1. Insuline
De meeste mensen met type 3C hebben insuline nodig, vaak meerdere keren per dag. Dat komt doordat de alvleesklier te weinig of helemaal geen insuline meer aanmaakt. De hoeveelheid insuline moet goed worden afgestemd, omdat de werking kan wisselen bij problemen met de spijsvertering.
2. Enzymtabletten voor de spijsvertering
Als de alvleesklier geen of te weinig enzymen aanmaakt, worden vetten en andere voedingsstoffen minder goed opgenomen. Dan krijg je pancreasenzymen in capsulevorm, die je bij elke maaltijd inneemt. Hierdoor kun je voedingsstoffen beter opnemen en krijg je minder last van buikklachten zoals diarree, vettige ontlasting of gewichtsverlies.
3. Voedingsadvies
Voeding speelt een grote rol. Een diëtist die ervaring heeft met alvleesklierproblemen is hierbij heel belangrijk.
- Kleine, regelmatige maaltijden werken vaak beter dan 3 grote.
- Beperk vet niet te veel, want je hebt vet nodig, zeker bij gebruik van enzymen.
- Extra vitamines zoals A, D, E en K kunnen nodig zijn, omdat die slechter opgenomen worden bij enzymtekort.
- Let op bloedsuikerpieken, vooral bij sterk bewerkte koolhydraten.
Een persoonlijk voedingsplan is meestal nodig.

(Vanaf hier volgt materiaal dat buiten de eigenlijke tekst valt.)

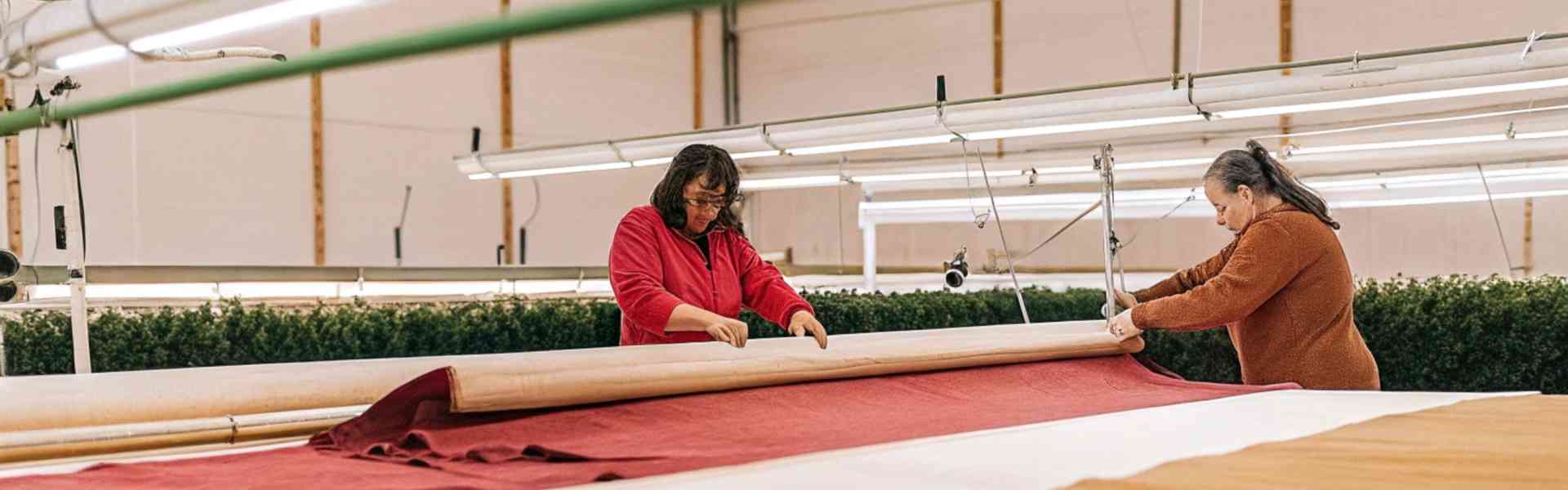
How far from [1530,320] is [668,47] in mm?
11061

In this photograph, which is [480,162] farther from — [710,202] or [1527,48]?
[1527,48]

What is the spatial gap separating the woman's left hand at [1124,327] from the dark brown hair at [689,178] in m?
1.09

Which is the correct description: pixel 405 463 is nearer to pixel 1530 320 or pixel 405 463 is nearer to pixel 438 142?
pixel 1530 320

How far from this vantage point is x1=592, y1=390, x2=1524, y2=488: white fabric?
5.62 ft

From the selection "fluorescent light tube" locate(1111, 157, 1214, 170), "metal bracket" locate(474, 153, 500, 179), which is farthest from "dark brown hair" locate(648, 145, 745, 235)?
"metal bracket" locate(474, 153, 500, 179)

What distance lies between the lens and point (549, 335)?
5.96 metres

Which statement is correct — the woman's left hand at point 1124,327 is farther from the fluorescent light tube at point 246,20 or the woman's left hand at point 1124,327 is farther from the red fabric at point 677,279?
the fluorescent light tube at point 246,20

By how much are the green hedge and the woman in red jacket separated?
2.23m

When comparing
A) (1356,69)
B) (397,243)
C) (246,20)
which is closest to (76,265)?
(246,20)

Kijk samen met een diëtist wat jouw lichaam goed verdraagt en wat past bij jouw bloedsuikerwaarden.
4. Regelmatige controles
Omdat type 3C vaak gepaard gaat met andere klachten (zoals gewichtsverlies, buikpijn of tekorten), zijn regelmatige controles belangrijk:
- Bloedonderzoek naar bloedsuiker, maar ook naar vetopname en vitaminetekorten.
- Controle van je gewicht en algehele voedingstoestand.
- Soms ook een echo of scan van de buik.